Мадлен не знала, что б она делала, если бы не Жанно, который вдруг нашёлся, и вдруг оказался в столице, и только услышал её – как сразу же сказал, что сейчас приедет. И приехал – со своим ближним человеком Марселем, охраной и молодой женой. Мадлен бы сама не поверила, если бы ей кто сказал, что Жанно женился, потому что… это было не про него. Потому что любая, кого он замечал, была его и так, безо всякой женитьбы. А тут ещё и не просто жена, а бывшая невеста того самого принца Рогана, та самая девица де Безье!
Девица де Безье, то есть теперь графиня де Саваж, при близком знакомстве выглядела престранно. Нет, она была красавица, это Мадлен заметила ещё при дворе. И одета роскошно – как же, богатая невеста, на шее жемчуга стоимостью как весь замок Кресси, и пояс золотой, как пол-Саважа. Но – бойкая, языкастая, глядит дерзко, а Жанно смотрит, слушает и умиляется. Наверное, и вправду влюбился.
В тот день они очень помогли – стоило ей только рассказать, что с ней и как, и они оба сказали – нечего здесь оставаться, нечего надеяться на милость Жан-Люка или Гектора, или Оноре. Пока – поедем к господину маршалу, а потом – будет видно. Что-нибудь придумаем.
И пока Мадлен собирала вещи, новоиспеченная невестка ещё и за детьми приглядывала – собрала их в кучу, села вместе с ними на ковёр и сказки рассказывала. Да так, что девочки до сих пор помнят. За что ей, конечно, спасибо.
А потом Жанно с супругой уехали, сначала – куда-то, где прятали его величество, потом в Лимей, потом в Безье, и где-то там они стакнулись с тем самым Жилем.

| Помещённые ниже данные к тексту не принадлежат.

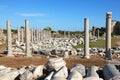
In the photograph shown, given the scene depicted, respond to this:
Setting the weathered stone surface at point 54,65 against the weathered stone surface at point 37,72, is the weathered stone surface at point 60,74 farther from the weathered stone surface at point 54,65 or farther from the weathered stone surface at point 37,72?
the weathered stone surface at point 37,72

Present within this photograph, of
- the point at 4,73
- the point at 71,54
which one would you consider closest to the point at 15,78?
the point at 4,73

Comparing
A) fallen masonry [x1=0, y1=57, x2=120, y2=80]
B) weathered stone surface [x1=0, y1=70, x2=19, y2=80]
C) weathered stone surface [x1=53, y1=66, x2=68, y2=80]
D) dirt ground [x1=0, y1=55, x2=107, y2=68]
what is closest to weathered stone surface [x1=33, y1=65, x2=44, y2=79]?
fallen masonry [x1=0, y1=57, x2=120, y2=80]

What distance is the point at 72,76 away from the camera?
10.8 metres

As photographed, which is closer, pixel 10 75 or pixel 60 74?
pixel 60 74

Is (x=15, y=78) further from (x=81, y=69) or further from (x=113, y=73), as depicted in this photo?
(x=113, y=73)

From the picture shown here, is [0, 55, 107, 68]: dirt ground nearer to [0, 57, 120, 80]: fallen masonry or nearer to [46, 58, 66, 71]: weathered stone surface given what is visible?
[46, 58, 66, 71]: weathered stone surface

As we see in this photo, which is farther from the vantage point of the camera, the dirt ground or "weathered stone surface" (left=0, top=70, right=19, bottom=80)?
the dirt ground

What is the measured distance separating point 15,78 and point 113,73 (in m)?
4.82

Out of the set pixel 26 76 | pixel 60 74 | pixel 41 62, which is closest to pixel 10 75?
pixel 26 76

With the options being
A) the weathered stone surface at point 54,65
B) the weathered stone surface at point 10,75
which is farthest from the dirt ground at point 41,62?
the weathered stone surface at point 10,75

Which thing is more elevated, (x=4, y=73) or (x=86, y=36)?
(x=86, y=36)

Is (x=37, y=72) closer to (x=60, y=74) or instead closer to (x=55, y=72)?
(x=55, y=72)

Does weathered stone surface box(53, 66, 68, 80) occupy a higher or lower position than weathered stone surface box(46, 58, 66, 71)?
lower

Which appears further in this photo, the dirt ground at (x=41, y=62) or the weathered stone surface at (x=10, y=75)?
the dirt ground at (x=41, y=62)
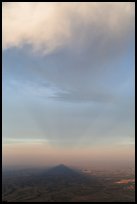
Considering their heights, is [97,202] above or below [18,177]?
above

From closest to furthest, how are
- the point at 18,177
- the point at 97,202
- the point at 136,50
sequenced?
the point at 97,202, the point at 136,50, the point at 18,177

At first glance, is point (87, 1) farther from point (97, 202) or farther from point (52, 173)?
point (52, 173)

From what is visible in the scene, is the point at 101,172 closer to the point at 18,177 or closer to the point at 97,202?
the point at 18,177

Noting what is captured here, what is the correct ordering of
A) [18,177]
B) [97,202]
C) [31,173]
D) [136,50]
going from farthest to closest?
1. [31,173]
2. [18,177]
3. [136,50]
4. [97,202]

Мадлен не отказалась бы узнать подробности, но – это станет возможным, когда Жанно вылечат. Когда он встанет на ноги и вернётся в столицу из далёкого Фаро.

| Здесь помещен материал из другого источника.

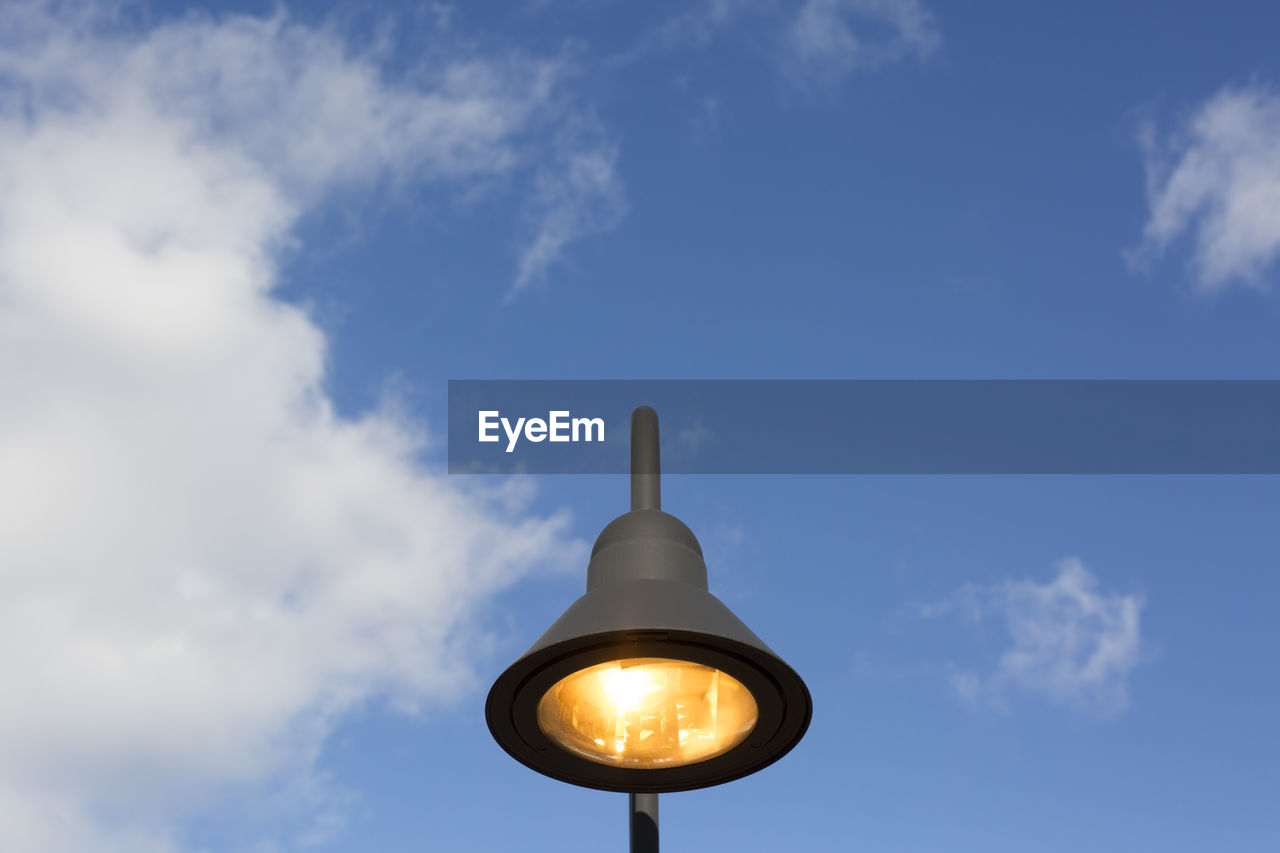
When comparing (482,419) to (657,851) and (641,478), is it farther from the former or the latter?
(657,851)

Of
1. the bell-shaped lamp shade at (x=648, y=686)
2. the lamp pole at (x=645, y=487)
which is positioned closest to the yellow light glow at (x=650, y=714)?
the bell-shaped lamp shade at (x=648, y=686)

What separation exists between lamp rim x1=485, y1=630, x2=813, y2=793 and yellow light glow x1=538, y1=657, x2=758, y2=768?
5cm

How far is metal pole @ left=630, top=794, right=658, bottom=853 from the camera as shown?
502 centimetres

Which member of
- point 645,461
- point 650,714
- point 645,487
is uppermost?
point 645,461

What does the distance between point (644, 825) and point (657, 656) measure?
1.23m

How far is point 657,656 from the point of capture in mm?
4164

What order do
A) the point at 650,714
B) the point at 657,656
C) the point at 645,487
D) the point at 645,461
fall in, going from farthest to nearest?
the point at 645,461 → the point at 645,487 → the point at 650,714 → the point at 657,656

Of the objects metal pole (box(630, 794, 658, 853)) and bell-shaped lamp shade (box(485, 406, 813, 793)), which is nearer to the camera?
bell-shaped lamp shade (box(485, 406, 813, 793))

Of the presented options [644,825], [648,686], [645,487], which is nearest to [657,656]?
[648,686]

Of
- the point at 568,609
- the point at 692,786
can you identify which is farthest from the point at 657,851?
the point at 568,609

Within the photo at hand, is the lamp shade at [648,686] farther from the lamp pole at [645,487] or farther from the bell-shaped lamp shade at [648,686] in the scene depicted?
the lamp pole at [645,487]

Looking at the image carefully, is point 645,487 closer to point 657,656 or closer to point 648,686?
point 648,686

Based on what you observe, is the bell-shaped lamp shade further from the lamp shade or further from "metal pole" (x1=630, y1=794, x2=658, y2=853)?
"metal pole" (x1=630, y1=794, x2=658, y2=853)

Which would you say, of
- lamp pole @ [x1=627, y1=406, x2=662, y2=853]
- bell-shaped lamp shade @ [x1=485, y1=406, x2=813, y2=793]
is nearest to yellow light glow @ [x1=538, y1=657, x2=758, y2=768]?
bell-shaped lamp shade @ [x1=485, y1=406, x2=813, y2=793]
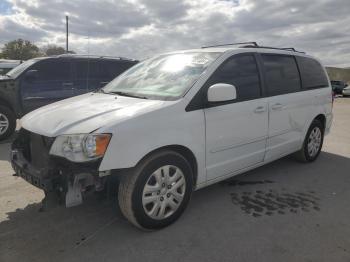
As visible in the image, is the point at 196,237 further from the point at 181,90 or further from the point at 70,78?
the point at 70,78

Своими глазами Мадлен увидела его высочество только вчера. Он пришёл на обед к сестре и зятю, и она сначала не поняла вовсе, для какой такой надобности её вытащили из комнаты, где она занимала младших девочек, ещё до обеда. А там – представили гостю.

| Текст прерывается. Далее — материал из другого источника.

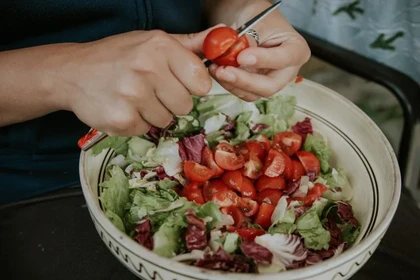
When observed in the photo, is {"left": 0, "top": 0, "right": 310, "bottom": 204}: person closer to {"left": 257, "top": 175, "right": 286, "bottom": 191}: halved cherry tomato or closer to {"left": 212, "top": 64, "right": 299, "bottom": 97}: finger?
{"left": 212, "top": 64, "right": 299, "bottom": 97}: finger

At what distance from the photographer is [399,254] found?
2.88 feet

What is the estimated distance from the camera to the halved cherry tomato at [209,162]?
0.86 meters

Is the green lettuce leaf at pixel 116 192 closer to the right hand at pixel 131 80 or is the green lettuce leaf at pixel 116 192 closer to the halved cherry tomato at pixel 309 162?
the right hand at pixel 131 80

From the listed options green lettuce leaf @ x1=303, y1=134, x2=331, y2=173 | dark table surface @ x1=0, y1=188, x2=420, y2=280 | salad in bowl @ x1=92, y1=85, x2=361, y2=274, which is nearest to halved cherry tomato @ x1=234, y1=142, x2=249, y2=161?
salad in bowl @ x1=92, y1=85, x2=361, y2=274

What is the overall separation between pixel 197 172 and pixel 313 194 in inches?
6.7

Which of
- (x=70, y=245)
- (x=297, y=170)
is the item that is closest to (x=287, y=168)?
(x=297, y=170)

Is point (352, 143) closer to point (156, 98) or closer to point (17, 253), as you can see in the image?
point (156, 98)

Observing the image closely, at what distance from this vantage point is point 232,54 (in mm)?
747

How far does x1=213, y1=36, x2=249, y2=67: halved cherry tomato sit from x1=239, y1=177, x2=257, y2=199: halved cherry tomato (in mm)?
181

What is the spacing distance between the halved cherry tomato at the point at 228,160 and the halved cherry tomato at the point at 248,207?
6 centimetres

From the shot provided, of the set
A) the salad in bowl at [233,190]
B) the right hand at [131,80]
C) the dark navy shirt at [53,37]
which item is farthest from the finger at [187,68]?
the dark navy shirt at [53,37]

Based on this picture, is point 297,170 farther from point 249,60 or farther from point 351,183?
point 249,60

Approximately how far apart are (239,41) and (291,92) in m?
0.26

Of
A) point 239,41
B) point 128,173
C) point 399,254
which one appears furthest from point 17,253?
point 399,254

Гость оказался высок и строен, но абсолютно лыс, и смотрел так – будто хочет съесть заживо. И ощущение от него было такое, что глаз поднимать от тарелки не хотелось, а только зажмуриться и бежать. А ещё Мадлен присмотрелась – боже мой, у него ж пальцев на левой руке не хватает! Безымянного и мизинца. И ходит он с посохом. Наверное – старый… Хотя что, покойному Ангеррану было чуть за сорок, и брюхо у него было побольше, и ходил он хоть и без посоха, но с боку на бок переваливался. И ещё у него пахло изо рта, потому что зубы не чистил, как с детства не приучили, так и она не смогла приучить. От принца Рогана не пахло ничем недозволенным, или она не подходила так близко и не принюхивалась - опасалась. Вообще нюх у неё всё равно что звериный, так странно вывернулись в ней магические способности, и сильные запахи Мадлен переносила с большим трудом. Но – могла обнюхать человека и составить о нём какое-то впечатление.